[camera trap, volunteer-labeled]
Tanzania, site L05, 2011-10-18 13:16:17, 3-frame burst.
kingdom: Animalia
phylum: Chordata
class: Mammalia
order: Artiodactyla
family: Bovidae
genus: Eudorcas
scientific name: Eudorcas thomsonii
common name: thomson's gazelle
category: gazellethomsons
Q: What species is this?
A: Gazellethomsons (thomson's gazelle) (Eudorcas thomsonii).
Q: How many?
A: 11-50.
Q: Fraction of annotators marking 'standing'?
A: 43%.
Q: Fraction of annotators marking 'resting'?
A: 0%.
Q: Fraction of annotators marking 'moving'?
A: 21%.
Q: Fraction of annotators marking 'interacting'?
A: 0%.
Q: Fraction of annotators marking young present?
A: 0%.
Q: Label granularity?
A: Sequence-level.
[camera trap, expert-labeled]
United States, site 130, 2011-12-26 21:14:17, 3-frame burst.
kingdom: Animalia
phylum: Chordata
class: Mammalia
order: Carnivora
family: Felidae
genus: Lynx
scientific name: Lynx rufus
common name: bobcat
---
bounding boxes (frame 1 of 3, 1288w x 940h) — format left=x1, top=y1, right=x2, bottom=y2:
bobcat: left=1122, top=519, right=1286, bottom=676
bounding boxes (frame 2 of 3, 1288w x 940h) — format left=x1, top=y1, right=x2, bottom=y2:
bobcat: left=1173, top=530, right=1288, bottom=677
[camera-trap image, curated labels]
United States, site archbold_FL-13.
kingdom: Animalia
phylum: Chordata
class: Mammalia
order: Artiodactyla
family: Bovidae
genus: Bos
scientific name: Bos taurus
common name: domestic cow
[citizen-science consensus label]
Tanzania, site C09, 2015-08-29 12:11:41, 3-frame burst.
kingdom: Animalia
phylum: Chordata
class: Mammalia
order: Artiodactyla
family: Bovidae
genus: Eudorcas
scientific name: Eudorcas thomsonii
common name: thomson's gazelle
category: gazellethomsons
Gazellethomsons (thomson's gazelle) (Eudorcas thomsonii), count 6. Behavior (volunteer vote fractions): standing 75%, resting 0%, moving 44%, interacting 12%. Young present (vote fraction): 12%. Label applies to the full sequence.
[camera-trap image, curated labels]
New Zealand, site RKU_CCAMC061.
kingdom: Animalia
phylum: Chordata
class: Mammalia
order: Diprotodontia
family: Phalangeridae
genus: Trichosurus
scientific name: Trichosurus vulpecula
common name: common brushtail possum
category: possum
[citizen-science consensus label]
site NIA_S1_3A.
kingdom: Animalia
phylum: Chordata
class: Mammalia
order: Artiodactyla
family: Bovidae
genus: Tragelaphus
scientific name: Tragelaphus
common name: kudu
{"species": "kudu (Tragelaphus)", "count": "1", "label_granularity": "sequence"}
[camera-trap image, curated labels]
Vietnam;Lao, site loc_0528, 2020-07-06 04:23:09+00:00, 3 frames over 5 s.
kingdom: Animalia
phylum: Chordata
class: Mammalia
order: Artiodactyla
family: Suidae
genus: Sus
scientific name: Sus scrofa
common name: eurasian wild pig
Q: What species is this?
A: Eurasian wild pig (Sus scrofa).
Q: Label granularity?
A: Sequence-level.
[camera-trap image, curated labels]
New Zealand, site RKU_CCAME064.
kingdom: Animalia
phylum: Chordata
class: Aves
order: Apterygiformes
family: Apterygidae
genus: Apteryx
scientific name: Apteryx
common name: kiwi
════════════════════
▸ **ACTION ITEM**: Nothing but an exact copy of the records belongs in the answer.

▸ **FINAL ANSWER**:
[camera trap, volunteer-labeled]
Tanzania, site L05, 2011-10-18 13:16:17, 3-frame burst.
kingdom: Animalia
phylum: Chordata
class: Mammalia
order: Artiodactyla
family: Bovidae
genus: Eudorcas
scientific name: Eudorcas thomsonii
common name: thomson's gazelle
category: gazellethomsons
Q: What species is this?
A: Gazellethomsons (thomson's gazelle) (Eudorcas thomsonii).
Q: How many?
A: 11-50.
Q: Fraction of annotators marking 'standing'?
A: 43%.
Q: Fraction of annotators marking 'resting'?
A: 0%.
Q: Fraction of annotators marking 'moving'?
A: 21%.
Q: Fraction of annotators marking 'interacting'?
A: 0%.
Q: Fraction of annotators marking young present?
A: 0%.
Q: Label granularity?
A: Sequence-level.
[camera trap, expert-labeled]
United States, site 130, 2011-12-26 21:14:17, 3-frame burst.
kingdom: Animalia
phylum: Chordata
class: Mammalia
order: Carnivora
family: Felidae
genus: Lynx
scientific name: Lynx rufus
common name: bobcat
---
bounding boxes (frame 1 of 3, 1288w x 940h) — format left=x1, top=y1, right=x2, bottom=y2:
bobcat: left=1122, top=519, right=1286, bottom=676
bounding boxes (frame 2 of 3, 1288w x 940h) — format left=x1, top=y1, right=x2, bottom=y2:
bobcat: left=1173, top=530, right=1288, bottom=677
[camera-trap image, curated labels]
United States, site archbold_FL-13.
kingdom: Animalia
phylum: Chordata
class: Mammalia
order: Artiodactyla
family: Bovidae
genus: Bos
scientific name: Bos taurus
common name: domestic cow
[citizen-science consensus label]
Tanzania, site C09, 2015-08-29 12:11:41, 3-frame burst.
kingdom: Animalia
phylum: Chordata
class: Mammalia
order: Artiodactyla
family: Bovidae
genus: Eudorcas
scientific name: Eudorcas thomsonii
common name: thomson's gazelle
category: gazellethomsons
Gazellethomsons (thomson's gazelle) (Eudorcas thomsonii), count 6. Behavior (volunteer vote fractions): standing 75%, resting 0%, moving 44%, interacting 12%. Young present (vote fraction): 12%. Label applies to the full sequence.
[camera-trap image, curated labels]
New Zealand, site RKU_CCAMC061.
kingdom: Animalia
phylum: Chordata
class: Mammalia
order: Diprotodontia
family: Phalangeridae
genus: Trichosurus
scientific name: Trichosurus vulpecula
common name: common brushtail possum
category: possum
[citizen-science consensus label]
site NIA_S1_3A.
kingdom: Animalia
phylum: Chordata
class: Mammalia
order: Artiodactyla
family: Bovidae
genus: Tragelaphus
scientific name: Tragelaphus
common name: kudu
{"species": "kudu (Tragelaphus)", "count": "1", "label_granularity": "sequence"}
[camera-trap image, curated labels]
Vietnam;Lao, site loc_0528, 2020-07-06 04:23:09+00:00, 3 frames over 5 s.
kingdom: Animalia
phylum: Chordata
class: Mammalia
order: Artiodactyla
family: Suidae
genus: Sus
scientific name: Sus scrofa
common name: eurasian wild pig
Q: What species is this?
A: Eurasian wild pig (Sus scrofa).
Q: Label granularity?
A: Sequence-level.
[camera-trap image, curated labels]
New Zealand, site RKU_CCAME064.
kingdom: Animalia
phylum: Chordata
class: Aves
order: Apterygiformes
family: Apterygidae
genus: Apteryx
scientific name: Apteryx
common name: kiwi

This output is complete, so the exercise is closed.